Antonio Banderas, making his directorial debut with “Crazy in Alabama,” showed up, along with the film’s star--his wife, Melanie Griffith. And Brad Pitt, Edward Norton and Helena Bonham Carter arrive today for the world premiere of David Fincher’s “Fight Club,” which ends the festival.

There is furious gossip on the Lido about who will win the big awards in Venice. The speculation remains just that, for this year’s jury is headed by temperamental Serbian director Emir Kusturica, thought to be capable of swaying the jury to his own inclinations--whatever they may be. Word has circulated that Kusturica has been hard to pin down to attend all the necessary competition screenings, which only adds fuel to the gossip.
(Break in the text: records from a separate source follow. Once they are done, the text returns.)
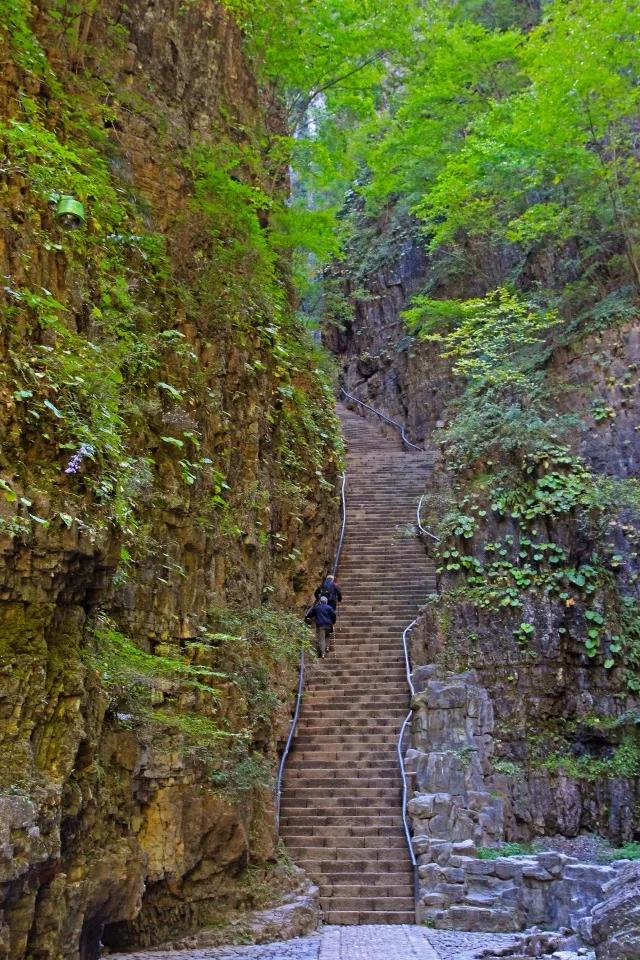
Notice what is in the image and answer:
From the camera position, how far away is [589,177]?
18438mm

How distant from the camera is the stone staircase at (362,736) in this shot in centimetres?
1023

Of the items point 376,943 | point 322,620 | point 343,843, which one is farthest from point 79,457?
point 322,620

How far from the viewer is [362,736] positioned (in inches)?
499

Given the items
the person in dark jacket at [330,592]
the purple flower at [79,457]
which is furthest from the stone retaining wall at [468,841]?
the purple flower at [79,457]

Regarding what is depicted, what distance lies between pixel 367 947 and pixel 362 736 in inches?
174

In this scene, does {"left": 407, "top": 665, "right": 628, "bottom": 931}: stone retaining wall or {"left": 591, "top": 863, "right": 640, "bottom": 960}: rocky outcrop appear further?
{"left": 407, "top": 665, "right": 628, "bottom": 931}: stone retaining wall

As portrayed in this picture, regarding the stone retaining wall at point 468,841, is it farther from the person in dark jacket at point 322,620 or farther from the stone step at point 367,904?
the person in dark jacket at point 322,620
But two foreign-language films seem to be strongly placed for awards--Kiarostami’s starkly beautiful “The Wind Will Carry Us,” about a Tehran research team that descends for unclear reasons on a remote Kurdish hillside village, and Zhang Yimou’s crowd-pleaser “Not One Less,” which stars 13-year-old Wei Minzhi, who plays a substitute teacher in a remote rural school. When a 10-year-old boy flees to the big city in search of work, she tracks him down. Unashamedly emotional, “Not One Less” has been warmly applauded at all its Venice screenings.
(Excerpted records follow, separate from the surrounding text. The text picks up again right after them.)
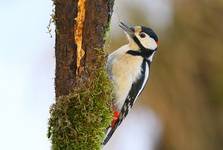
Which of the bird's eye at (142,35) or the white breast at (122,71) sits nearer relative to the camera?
the white breast at (122,71)

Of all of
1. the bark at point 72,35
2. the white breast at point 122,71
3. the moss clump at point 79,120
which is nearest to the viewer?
the bark at point 72,35

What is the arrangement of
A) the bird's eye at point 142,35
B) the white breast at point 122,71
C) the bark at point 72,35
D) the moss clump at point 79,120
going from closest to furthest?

Some Entries Drawing Mixed Responses

Campion’s “Holy Smoke” has divided opinion most sharply. Winslet is widely deemed excellent as Ruth, an Australia girl seduced by a religious cult in India. Her family lures her home, then hires an American deprogrammer (Keitel) to straighten her out. But a powerful sexual attraction between them thwarts his plans.
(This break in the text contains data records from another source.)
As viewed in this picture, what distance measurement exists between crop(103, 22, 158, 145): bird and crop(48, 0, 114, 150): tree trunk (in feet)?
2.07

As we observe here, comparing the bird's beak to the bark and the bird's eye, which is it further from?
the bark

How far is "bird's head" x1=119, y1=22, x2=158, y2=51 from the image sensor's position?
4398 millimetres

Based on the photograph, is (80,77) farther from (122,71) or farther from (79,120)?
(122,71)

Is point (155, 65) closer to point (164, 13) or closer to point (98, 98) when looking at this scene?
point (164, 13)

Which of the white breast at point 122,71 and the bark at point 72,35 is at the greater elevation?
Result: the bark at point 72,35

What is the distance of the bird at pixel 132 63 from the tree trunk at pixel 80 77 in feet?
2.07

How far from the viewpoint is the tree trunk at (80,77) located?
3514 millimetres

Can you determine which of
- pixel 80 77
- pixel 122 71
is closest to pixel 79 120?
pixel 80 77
British director Leigh, best known for small-scale, intimately observed character-based works, has made a sharp left turn with “Topsy Turvy,” an account of the relationship between Gilbert and Sullivan, who wrote popular comic operettas in London at the start of the century. Many found “Topsy Turvy” too long at two hours and 40 minutes, and non-English speakers found the lyrics of Gilbert and Sullivan’s works hard to understand. But others found it amusing.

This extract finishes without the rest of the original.